Approved research
Integration of multi-organ imaging phenotypes, clinical phenotypes, and genomic data
Approved Research ID: 32133
Approval date: January 28th 2019
Lay summary
There is evidence for a strong relationship between cardiovascular and neurological diseases but the genetic basis of this association has not been explored and studies performed thus far have not provided biomarkers of early disease progression. This research aims to examine pleiotropic associations between brain and heart image-derived phenotypes using candidate genes associated with late-onset neurological and cardiovascular-diseases. This means that we are looking at genes that are linked with heart and brain related traits and trying to understand the relationship between these diseases. Apart from having the potential to greatly advance our current understanding of the common genetic mechanisms of cardiovascular and neurological disease, this effort can also lead in improved diagnosis and development of better treatment modalities. We will develop advanced statistical models and machine learning algorithms that can integrate image-derived phenotypes with genome-wide genotype information to meet the stated aims of the project.
Scope extension:
This research is based on two critical knowledge gaps: (1) There is evidence for a strong relationship between cardiovascular and neuropathological diseases but the genetic basis of this association has not been explored and (2) Although brain imaging data has been combined with polygenic data to identify common genetic variants associated with neurological diseases, existing cohorts used in these studies cannot provide biomarkers of early disease progression. This research aims to understand the genetic basis of associations between cognitive and cardiovascular-related traits. We propose to integrate multi-organ imaging data along with clinical and genetic data from UK Biobank.

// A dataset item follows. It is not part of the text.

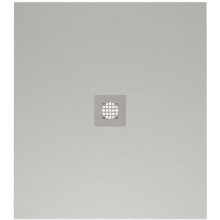 Душевой поддон Allen Brau Priority 8.31004-PWM 100x90 папирус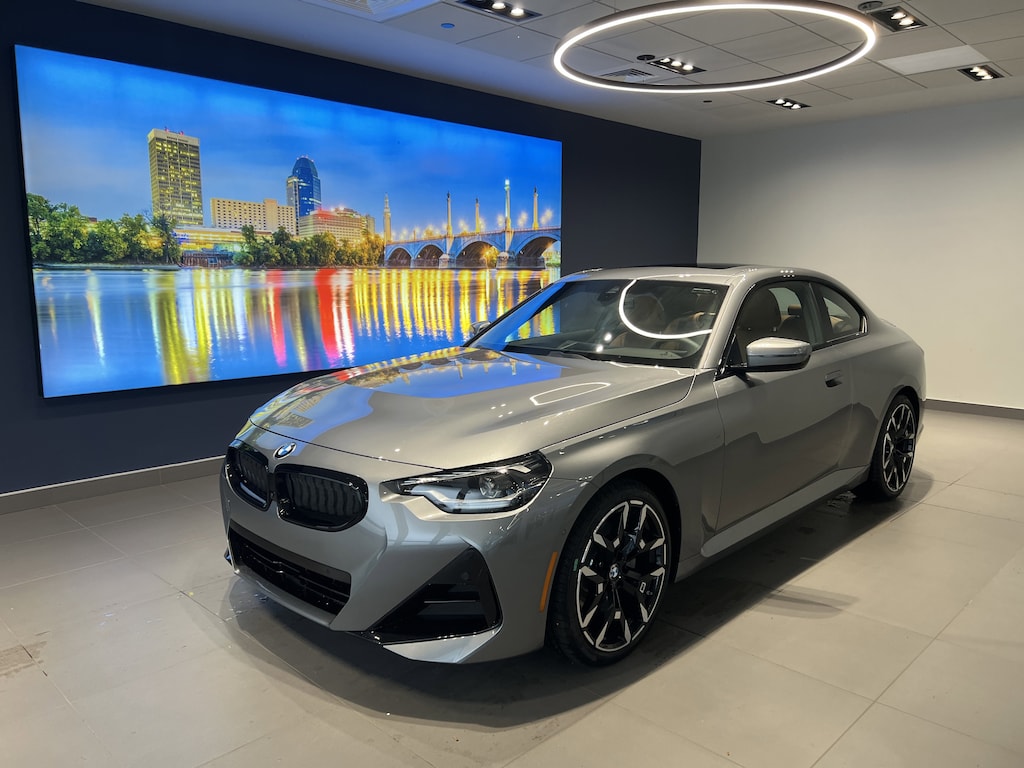 New 2025 BMW 230i xDrive Coupe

In addition to the linkage between cardiovascular and neuropathological diseases, we would like to expand our disease focus to more broadly evaluate pleiotropy relationships across the phenome. As we have explored the two disease classes (cardiovascular and neuropathological) through the use of Phenome-wide Association Studies (PheWAS), we have identified many pleiotropic relationships that link these two disease areas with many other disease classes as well. In future analyses in this project, we would like to select different disease classes as the anchor group by which to perform PheWAS to look for pleiotropy relationships.